Exercise objective » In the text about the Northwestern Hawaiian Islands Marine National Monument, what is the title of the newspaper article the writer mentions?

Reading text »

········

Pasted below is an article published days ago in The Washington Times titled - "Bush the environmentalist?" It is about the Northwestern Hawaiian Islands Marine National Monument --- the monument recently created by President Bush and welcomed with unquestioning support from just about everyone except me. On the day this monument was announced, I pointed out that there was "a hook in the Velveeta" and then, in a series of postings, went on the explain the nature of the hook.
Perhaps the appended article from The Washington Times, when read with the appropriate filters, will help reveal that hook to those who've not yet seen it.
It is a very big hook of unusual importance to those promoting the neoliberal agenda. Privatize the waters and the land will follow. That is the agenda --- is it not???
Sadly, subscribers to The Washington Times are unlikely to get anything from this story other than the message that George W. Bush did something good for the environment and that it's time "environmental extremists" stop dissing their man.

········

Provided material »
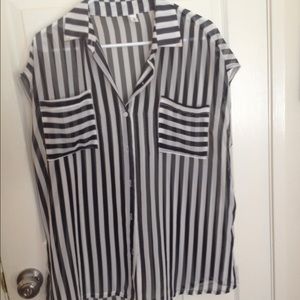 Stripped shirt black & white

········

Result of this exercise » "Bush the environmentalist?"